QUELLENAUSZUG ->
=-=-=

Ersatzkassen warnen vor Explosion der Zusatzbeiträge
Das Jahr 2020 sei für alle Krankenkassen coronabedingt ein hartes Jahr gewesen, erklärte der ehrenamtliche Vorsitzende des Verbandes, Uwe Klemens, gestern auf einer Online-Pressekonferenz. Nur durch einen einmaligen Steuerzuschuss des Bundes von fünf Milliarden Euro, den Abbau von Rücklagen in Höhe von acht Milliarden Euro und eine moderate Erhöhung der kassenindividuellen Zusatzbeitragssätze von 0,2 bis 0,5 Prozentpunkte GKV-weit sei es gelungen, die Finanzierungslücke von 16 Milliarden Euro Ende des Jahres zu schließen.

=-=-=

ENTNOMMENES MATERIAL ->
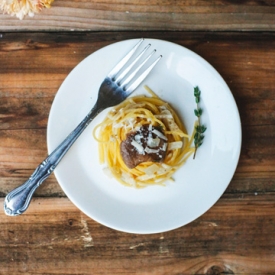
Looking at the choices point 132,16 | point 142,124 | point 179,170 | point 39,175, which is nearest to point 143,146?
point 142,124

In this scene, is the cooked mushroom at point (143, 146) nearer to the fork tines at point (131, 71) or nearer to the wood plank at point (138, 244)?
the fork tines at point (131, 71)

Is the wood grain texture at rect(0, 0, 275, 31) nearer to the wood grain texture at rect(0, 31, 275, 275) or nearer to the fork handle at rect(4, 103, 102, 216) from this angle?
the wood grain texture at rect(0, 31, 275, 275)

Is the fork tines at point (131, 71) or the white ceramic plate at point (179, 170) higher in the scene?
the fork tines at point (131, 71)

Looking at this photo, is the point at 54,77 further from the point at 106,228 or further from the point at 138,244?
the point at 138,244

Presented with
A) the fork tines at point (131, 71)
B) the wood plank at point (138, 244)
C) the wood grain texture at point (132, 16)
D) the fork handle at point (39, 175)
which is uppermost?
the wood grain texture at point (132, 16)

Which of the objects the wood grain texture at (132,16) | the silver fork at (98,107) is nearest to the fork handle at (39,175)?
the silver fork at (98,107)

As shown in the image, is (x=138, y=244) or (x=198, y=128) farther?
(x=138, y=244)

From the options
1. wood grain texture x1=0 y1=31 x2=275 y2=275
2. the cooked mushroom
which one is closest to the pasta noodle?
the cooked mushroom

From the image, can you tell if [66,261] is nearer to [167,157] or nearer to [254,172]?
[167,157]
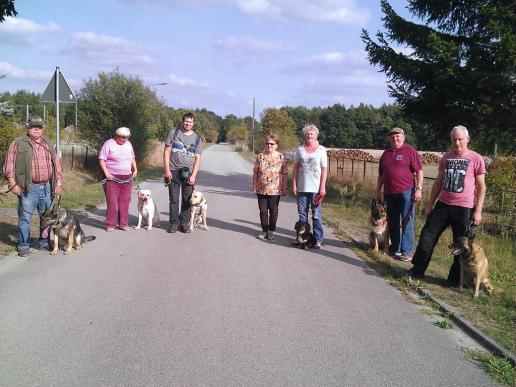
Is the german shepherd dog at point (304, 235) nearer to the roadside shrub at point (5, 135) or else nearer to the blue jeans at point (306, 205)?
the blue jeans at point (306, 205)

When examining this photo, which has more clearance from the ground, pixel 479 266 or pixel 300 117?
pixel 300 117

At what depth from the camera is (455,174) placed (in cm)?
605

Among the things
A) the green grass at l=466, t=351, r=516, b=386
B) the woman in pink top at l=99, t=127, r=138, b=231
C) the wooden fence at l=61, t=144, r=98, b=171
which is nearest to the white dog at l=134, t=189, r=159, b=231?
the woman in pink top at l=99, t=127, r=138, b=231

=-=-=

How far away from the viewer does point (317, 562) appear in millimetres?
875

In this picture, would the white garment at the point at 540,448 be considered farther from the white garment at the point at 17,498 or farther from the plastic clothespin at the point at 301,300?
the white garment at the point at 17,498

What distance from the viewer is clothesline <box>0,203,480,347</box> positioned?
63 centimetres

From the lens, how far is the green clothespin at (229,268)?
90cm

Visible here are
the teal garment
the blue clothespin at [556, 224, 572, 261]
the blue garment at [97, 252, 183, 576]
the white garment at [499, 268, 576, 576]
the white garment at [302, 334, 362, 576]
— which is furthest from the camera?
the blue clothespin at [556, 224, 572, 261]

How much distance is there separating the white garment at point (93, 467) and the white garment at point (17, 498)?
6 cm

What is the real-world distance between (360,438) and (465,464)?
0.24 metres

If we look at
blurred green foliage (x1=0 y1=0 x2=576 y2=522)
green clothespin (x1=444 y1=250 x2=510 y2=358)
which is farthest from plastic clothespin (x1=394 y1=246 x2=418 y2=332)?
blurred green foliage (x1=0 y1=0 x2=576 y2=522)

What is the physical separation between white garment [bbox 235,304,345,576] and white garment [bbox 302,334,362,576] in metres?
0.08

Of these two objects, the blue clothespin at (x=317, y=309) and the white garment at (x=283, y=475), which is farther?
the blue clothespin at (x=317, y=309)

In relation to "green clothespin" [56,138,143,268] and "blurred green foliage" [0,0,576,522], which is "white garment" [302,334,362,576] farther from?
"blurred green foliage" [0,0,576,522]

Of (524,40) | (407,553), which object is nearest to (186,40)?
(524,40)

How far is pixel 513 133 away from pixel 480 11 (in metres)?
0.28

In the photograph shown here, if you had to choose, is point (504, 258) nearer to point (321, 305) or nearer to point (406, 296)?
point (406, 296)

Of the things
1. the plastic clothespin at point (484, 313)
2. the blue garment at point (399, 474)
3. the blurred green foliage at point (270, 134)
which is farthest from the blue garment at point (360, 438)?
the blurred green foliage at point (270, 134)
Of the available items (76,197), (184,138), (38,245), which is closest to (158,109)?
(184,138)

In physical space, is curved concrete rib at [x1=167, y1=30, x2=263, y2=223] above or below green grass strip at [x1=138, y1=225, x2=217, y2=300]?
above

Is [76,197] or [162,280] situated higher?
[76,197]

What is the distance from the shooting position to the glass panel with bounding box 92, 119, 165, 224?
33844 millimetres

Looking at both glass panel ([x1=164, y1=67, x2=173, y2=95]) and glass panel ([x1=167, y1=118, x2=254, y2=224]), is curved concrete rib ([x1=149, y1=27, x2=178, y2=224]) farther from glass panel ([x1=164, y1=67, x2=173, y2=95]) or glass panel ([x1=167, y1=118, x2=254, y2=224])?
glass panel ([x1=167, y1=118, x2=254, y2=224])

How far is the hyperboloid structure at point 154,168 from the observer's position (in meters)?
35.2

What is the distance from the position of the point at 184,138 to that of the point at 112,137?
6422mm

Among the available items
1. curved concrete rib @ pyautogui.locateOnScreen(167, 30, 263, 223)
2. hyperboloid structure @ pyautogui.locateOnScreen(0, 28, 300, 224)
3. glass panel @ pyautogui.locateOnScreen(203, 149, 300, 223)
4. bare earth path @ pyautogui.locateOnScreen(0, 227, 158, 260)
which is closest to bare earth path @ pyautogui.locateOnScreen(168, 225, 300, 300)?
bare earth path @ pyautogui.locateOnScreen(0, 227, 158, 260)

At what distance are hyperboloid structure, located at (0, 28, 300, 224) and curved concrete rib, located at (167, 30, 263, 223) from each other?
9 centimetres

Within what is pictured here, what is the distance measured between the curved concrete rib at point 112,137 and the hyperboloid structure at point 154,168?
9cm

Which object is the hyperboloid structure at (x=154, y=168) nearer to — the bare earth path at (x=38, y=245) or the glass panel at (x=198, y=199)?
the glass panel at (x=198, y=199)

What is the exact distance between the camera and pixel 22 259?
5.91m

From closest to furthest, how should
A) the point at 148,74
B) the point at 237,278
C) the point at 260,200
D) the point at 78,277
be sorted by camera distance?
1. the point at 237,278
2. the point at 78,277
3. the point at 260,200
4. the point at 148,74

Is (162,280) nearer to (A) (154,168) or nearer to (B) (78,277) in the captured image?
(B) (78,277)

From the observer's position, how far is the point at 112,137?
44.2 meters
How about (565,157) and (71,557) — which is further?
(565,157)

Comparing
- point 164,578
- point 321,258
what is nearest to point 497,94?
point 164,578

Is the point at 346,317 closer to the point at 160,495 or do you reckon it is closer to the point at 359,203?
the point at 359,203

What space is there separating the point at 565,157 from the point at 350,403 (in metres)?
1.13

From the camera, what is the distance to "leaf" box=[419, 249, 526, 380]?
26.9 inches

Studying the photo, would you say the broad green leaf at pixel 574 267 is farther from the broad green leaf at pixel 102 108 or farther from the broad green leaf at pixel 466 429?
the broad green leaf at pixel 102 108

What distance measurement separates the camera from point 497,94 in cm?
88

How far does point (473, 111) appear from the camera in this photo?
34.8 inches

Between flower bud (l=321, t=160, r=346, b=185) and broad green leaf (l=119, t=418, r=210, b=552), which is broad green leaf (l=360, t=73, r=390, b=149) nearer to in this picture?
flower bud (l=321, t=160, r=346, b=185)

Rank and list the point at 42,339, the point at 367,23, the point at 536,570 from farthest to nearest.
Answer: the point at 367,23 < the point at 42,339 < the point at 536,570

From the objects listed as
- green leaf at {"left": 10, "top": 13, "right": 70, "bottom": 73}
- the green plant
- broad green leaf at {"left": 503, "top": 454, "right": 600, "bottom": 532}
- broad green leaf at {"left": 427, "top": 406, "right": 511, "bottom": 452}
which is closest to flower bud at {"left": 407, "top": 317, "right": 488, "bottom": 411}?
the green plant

=-=-=

ZU LÖSENDE AUFGABE -> Wie lautet im Text über die Zusatzbeiträge der Abschnitt, der mit den Worten „Ersatzkassen warnen vor“ beginnt und mit „Jahres zu schließen.“ endet? Gib ihn wörtlich wieder.

SCHRIFTLICHE ANTWORT ->
Ersatzkassen warnen vor Explosion der Zusatzbeiträge
Das Jahr 2020 sei für alle Krankenkassen coronabedingt ein hartes Jahr gewesen, erklärte der ehrenamtliche Vorsitzende des Verbandes, Uwe Klemens, gestern auf einer Online-Pressekonferenz. Nur durch einen einmaligen Steuerzuschuss des Bundes von fünf Milliarden Euro, den Abbau von Rücklagen in Höhe von acht Milliarden Euro und eine moderate Erhöhung der kassenindividuellen Zusatzbeitragssätze von 0,2 bis 0,5 Prozentpunkte GKV-weit sei es gelungen, die Finanzierungslücke von 16 Milliarden Euro Ende des Jahres zu schließen.